Avec une lassitude sans âge, elle plongea sa main dans le panier de linge à repriser. La nuit s’était levée en cachette, les hommes allaient arriver bientôt. La soupe fumait sur le poêle. La journée s’était déroulée sans nœuds, du matin au soir le travail coutumier s’enfilait selon la séquence prévue. Déjeuner à préparer avant le lever des travailleurs; après leur départ, vaisselle, préparation des repas, lits, rangement, balai, poussière, retour des hommes, dîner, départ des hommes, vaisselle, rangement, lavage, repassage, reprisage, souper.

Le travail routinier avait cette qualité qu’il lui permettait de rêver. Ses moments préférés étaient quand elle se distançait de son corps pour regarder ses mains. Les deux araignées agiles, dociles, s’emparaient de l’aiguille, retroussaient le fil d’un coup de patte, enfonçaient l’aiguille dans le tissu en s’appuyant l’une contre l’autre, le faisaient émerger de l’autre côté pour tisser une toile régulière, plus solide que l’originale. « Braves petites bêtes » se disait-elle même, parfois. 

C’est cette vision de la vieille femme, assise bien droite sur sa chaise, lunettes sur le bout du nez, qui accueillait tous les soirs les hommes au retour de la journée.

Cette image les rassurait. Elle leur confirmait que tout était en ordre, que la vie suivait son cours, que la Terre tournait dans le bon sens. Ainsi leurs vies. Dans le bon sens tournait leur vie. La vieille femme, toujours au poste, en était la confirmation.

Évidemment, puisque je raconte cette histoire, vous commencez à vous douter que pour qu’elle vaille la peine d’être contée, il lui faut une crise. Un tremblement, une éruption volcanique, un grand bouleversement. Vous avez raison.

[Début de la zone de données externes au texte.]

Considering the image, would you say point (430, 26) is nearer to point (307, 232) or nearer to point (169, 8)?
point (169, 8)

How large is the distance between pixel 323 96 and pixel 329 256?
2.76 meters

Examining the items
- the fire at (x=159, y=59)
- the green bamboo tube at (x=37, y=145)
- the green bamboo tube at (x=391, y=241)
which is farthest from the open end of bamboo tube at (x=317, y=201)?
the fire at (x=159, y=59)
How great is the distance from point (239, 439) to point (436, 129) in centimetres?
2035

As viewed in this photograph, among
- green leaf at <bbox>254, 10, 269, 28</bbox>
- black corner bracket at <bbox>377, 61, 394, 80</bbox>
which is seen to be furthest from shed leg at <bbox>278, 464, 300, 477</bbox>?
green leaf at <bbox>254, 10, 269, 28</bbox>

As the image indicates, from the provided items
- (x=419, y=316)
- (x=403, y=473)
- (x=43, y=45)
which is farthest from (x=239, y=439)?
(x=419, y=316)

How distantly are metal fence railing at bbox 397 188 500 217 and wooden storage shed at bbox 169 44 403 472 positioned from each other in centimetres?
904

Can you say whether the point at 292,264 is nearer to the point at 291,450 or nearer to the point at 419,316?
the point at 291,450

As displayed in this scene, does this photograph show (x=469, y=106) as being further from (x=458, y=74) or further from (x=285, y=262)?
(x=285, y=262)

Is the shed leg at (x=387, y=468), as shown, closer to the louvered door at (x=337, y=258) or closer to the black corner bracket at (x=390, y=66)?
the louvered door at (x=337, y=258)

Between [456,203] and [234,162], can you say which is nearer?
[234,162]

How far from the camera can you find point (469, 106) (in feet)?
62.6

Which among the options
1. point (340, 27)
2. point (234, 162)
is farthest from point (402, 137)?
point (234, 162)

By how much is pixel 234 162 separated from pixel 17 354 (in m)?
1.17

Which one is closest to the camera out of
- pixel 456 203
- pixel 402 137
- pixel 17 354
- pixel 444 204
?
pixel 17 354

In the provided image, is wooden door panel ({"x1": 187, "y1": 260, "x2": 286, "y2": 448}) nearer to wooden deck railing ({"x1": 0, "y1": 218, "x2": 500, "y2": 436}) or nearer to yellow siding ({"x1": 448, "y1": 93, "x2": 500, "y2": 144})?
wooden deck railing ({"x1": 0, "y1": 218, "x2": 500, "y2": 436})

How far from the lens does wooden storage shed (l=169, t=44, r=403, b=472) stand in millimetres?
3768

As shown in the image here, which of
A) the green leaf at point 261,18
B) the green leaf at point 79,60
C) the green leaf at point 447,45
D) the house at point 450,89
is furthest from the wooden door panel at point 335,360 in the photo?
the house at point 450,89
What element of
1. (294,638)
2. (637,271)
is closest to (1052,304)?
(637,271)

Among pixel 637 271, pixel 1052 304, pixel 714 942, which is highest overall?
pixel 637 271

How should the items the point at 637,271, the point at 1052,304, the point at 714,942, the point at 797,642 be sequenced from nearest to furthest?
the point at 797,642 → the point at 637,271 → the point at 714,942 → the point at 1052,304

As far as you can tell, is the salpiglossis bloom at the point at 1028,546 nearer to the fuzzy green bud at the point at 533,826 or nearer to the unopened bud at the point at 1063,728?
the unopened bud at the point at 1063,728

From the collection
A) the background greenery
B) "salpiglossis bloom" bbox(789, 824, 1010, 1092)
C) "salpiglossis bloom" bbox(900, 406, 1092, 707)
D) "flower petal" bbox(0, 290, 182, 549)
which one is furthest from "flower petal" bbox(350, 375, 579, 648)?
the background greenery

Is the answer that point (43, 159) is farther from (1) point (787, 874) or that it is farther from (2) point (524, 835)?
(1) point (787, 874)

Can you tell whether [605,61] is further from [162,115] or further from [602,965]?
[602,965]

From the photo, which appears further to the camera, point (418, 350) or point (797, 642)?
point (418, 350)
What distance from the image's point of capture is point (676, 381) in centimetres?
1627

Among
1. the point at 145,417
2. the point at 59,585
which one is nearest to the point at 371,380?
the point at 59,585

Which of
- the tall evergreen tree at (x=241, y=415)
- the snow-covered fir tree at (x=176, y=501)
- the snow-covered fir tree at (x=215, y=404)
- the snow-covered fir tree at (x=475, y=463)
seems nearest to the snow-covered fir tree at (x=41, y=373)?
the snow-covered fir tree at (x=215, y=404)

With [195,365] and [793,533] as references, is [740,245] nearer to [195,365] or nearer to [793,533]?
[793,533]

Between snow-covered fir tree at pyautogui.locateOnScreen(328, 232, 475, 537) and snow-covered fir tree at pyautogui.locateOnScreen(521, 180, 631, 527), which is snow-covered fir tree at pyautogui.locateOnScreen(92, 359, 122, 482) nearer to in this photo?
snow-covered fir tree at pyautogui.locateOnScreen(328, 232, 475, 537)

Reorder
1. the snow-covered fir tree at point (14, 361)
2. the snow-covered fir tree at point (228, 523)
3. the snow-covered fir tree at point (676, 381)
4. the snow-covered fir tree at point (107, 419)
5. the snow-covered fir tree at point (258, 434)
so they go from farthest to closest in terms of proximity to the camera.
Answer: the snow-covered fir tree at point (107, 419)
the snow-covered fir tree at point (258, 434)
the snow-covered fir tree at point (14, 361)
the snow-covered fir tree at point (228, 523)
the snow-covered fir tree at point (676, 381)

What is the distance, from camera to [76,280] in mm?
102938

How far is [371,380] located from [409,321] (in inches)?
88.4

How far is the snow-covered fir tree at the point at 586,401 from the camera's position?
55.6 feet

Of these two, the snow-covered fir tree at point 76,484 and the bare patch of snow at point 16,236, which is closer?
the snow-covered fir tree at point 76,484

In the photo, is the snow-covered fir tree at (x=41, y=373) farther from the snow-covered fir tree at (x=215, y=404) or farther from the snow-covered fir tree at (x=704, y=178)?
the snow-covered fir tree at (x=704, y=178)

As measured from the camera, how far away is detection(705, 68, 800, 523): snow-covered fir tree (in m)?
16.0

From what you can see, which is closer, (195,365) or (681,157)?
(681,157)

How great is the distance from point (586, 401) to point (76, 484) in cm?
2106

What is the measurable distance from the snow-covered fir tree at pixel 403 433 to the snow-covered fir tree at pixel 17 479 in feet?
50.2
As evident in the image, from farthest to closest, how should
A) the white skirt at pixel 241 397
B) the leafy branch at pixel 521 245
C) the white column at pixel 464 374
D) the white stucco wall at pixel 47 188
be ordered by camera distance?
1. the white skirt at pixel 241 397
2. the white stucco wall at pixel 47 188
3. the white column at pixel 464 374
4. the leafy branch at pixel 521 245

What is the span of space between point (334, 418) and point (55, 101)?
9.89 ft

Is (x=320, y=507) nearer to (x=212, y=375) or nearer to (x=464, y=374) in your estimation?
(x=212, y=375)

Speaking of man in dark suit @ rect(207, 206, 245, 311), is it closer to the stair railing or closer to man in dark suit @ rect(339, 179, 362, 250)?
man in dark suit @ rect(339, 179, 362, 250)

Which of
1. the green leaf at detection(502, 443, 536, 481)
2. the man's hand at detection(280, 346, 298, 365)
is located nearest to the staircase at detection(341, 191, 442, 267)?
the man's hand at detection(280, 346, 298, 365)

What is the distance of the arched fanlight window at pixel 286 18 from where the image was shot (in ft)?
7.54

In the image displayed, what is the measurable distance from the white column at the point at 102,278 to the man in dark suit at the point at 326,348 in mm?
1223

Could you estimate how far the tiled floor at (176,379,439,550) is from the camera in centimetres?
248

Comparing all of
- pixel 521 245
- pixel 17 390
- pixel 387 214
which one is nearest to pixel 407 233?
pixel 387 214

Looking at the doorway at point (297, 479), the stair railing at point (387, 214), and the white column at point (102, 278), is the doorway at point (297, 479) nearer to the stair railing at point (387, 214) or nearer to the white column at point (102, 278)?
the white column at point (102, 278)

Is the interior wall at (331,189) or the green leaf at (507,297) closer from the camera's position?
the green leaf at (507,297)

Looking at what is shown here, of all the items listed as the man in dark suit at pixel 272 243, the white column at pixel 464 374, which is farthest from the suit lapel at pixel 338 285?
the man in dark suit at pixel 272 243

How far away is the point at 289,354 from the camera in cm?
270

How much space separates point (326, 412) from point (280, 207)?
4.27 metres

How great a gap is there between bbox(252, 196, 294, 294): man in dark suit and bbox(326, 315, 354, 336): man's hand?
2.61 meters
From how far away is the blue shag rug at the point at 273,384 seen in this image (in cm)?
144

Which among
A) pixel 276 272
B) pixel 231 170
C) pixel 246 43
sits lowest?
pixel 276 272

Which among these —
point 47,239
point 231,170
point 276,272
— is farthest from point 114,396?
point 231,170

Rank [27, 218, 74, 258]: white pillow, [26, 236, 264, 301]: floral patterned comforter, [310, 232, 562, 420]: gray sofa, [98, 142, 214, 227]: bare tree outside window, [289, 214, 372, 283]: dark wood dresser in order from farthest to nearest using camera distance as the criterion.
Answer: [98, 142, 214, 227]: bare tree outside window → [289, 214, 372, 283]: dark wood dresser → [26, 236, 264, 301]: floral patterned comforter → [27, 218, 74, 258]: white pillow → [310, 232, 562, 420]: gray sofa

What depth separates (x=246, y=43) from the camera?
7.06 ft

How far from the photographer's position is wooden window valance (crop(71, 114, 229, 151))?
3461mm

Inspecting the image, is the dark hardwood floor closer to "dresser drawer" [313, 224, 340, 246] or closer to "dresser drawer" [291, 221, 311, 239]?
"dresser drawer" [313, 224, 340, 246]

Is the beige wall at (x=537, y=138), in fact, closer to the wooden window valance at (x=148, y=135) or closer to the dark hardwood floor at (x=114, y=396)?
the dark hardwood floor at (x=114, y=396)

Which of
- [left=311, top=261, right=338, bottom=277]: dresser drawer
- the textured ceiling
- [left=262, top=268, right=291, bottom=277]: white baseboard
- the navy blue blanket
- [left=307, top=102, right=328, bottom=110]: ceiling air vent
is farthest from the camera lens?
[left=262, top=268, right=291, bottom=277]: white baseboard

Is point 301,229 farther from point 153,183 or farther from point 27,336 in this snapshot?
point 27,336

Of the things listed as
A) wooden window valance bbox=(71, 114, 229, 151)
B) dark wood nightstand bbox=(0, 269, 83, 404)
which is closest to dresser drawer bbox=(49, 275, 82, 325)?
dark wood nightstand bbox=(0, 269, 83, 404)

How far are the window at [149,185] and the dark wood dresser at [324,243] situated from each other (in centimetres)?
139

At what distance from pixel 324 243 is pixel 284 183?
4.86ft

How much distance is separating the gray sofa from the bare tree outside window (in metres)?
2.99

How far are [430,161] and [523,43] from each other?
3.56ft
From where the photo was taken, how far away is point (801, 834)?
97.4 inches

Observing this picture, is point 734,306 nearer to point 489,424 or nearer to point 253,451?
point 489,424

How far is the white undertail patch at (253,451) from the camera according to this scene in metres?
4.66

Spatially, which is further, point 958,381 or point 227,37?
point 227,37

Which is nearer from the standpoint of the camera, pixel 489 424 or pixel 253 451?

Sinon, à quoi serviraient les histoires?

Pour la vieille dame, cela a commencé tout doucement.

Ce sont les deux araignées qui ont donné le signal. Tandis qu’elle les regardait, elles entreprirent d’agir de leur propre chef. Dans un état second la dame, qui avait pris trop de distance pour les en empêcher, continua de les observer.

Ce soir-là, l’un des hommes eut la surprise de sa vie en dépliant le pantalon qu’il avait mis à repriser. Sur son fond de culotte était brodé un tournesol. Immense, le tournesol. Immense et jaune pétant.

Ce même soir, la vieille noya son oreiller dans un océan de larmes. Bercée par des vagues de sanglots, elle finit par se laisser emporter par le sommeil, doucement, tout doucement.

C’était le commencement. Cela dura des mois.